But even the most neo-liberal laissez-faire have needed at least a minimum safety net. If nothing else, they have to maintain a reserve army of workers, keeping them alive through moments in the economic cycle when they’re not needed so that they’re available when capital does need them. From the beginning of capitalism, the state has had to step in just to maintain social order or even to prevent revolution. The threat of revolution, the threat of social disintegration in the long years of depression, and so on. Those threats, of course, led to the modern welfare state committed to some kind of provision for various social needs, like health care or housing, which the capitalist market doesn’t supply, or at least not in ways that are affordable for everyone.
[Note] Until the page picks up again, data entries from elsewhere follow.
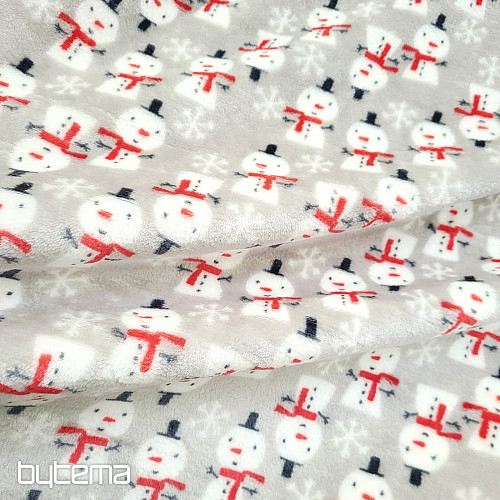 Muñecos de nieve de microfelpa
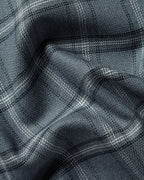 Charles Tyrwhitt Non-Iron Twill Check Shirt - Graphite Grey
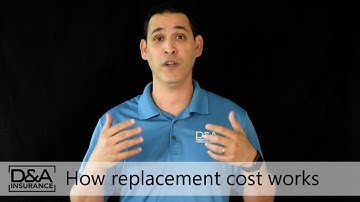 How replacement cost insurance works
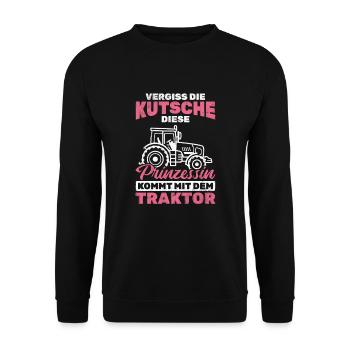 Traktor Bauer - Unisex Pullover - Schwarz - Vorne - Alina (178cm) & Michal (187cm)
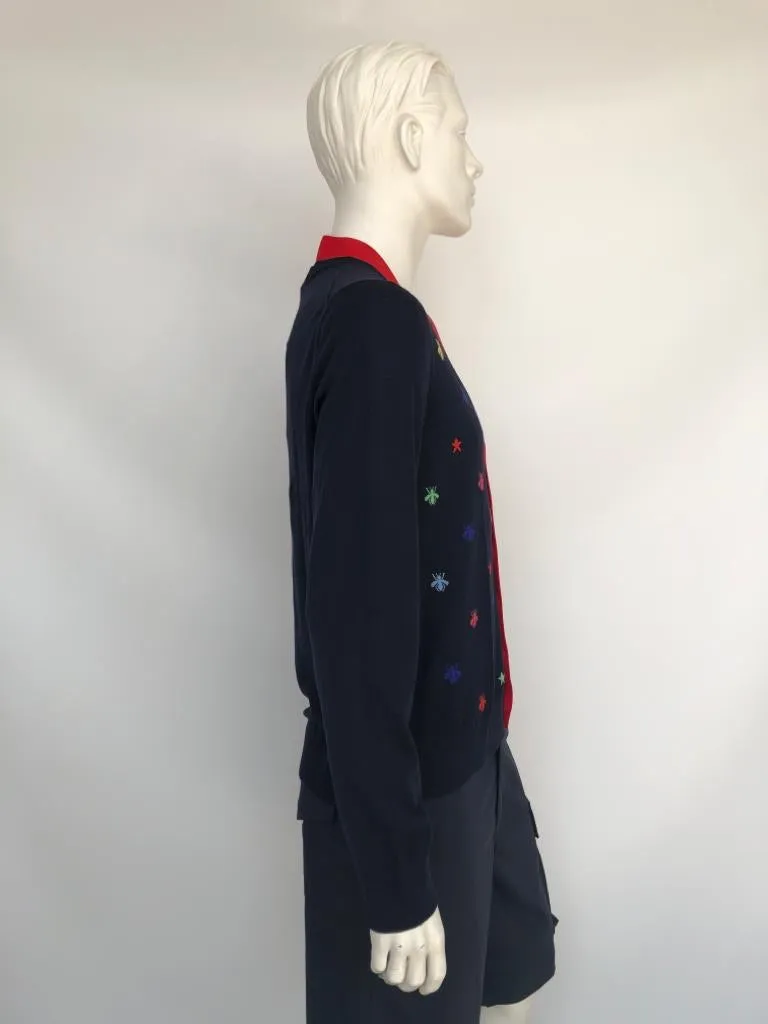 Multicolor Bee & Star Wool Cardigan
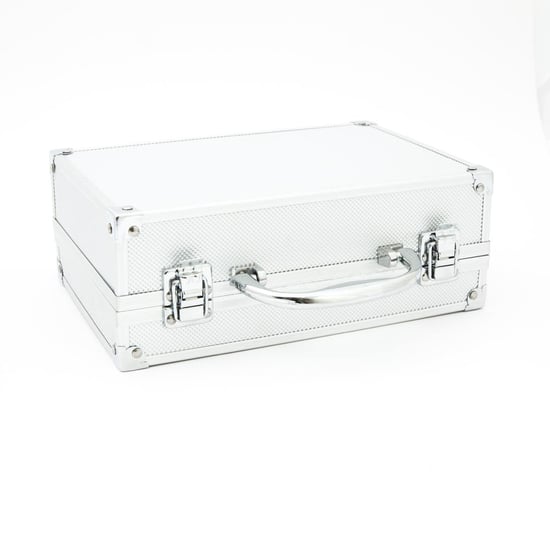 Envie Dawn Till Dusk Make-Up Large Storage Vanity Case Set 80pc, Silver
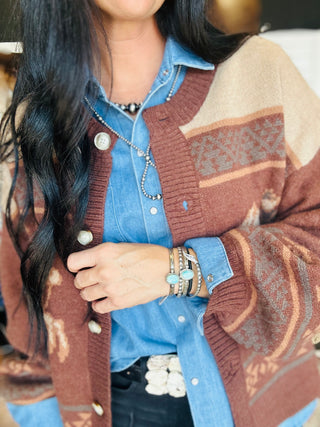 Jasmine Western Button Up Cardigan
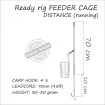 Монтаж за фидер риболов Life Orange Cage Feeder Distance - Rig 28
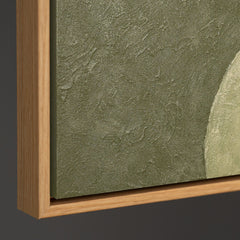Abstraktes Wandbild auf Leinwand mit heller Naturfarbpalette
There are still societies where even that minimal provision is still an aspiration and not a reality. Today reformists have retreated from the welfare state. Even Scandinavian countries have been in retreat. Even the most secure gains, like universal education or old-age pensions or public health care systems like Britain’s National Health Service, have been subject to pressures for privatisation and so-called market choice.
Provision of social services is precarious not just because of changing political fashions but for a more fundamental reason, and that’s because it’s in constant tension with the imperative of capitalism, the power of the market. Capitalism has throughout meant, and still means, the degradation of vast numbers of the men and women who exist under its social system. In the greatest and richest of countries and cities people pass their lives in wretchedness and misery. The revolts against intolerable suffering almost invariably failed to secure improved conditions, or, where accidental success was achieved, it meant only that the victors placed the vanquished under the yoke from which they had freed themselves. Capitalism has shown itself to be not only injurious to the vast majority of individuals, but a definite obstacle to the advance of mankind. The problems of life which now, manifestly, lie immediately ahead of us, cannot possibly be solved so long as we bow down before the fetishism of money, and imagine that to produce articles of exchange for profit is the highest end and aim of mankind in society.
When all, peoples had reached the understanding of socialism and embraced the ideas of the cooperative commonwealth of all, can humanity attain a higher communal life and fraternal interconnection. Every step will be in the direction of the co-operative commonwealth. Since there is no difficulty whatever in creating wealth far in excess of our requirements, by the scientific organisation and application of the light labour of all to the satisfaction of our social needs, then the motto, “From each according to ability, to each according to needs,” ceases to be Utopian and becomes a reality.
For such delights in life as we can now foresee to be possibly attainable for all has never yet been experienced, even by the fortunate few. When the beauties and bounties of nature can be entered upon and enjoyed with none of the degrading drawbacks due to the dire poverty; when work is but the useful and pleasing expression of zeal for the community and regard for the individual, toil and exhaustion being wholly unknown; when, throughout the longer, fuller and more active life which mankind will then be heirs to, the minds of all will be more completely cultivated than those of the most gifted have ever yet been.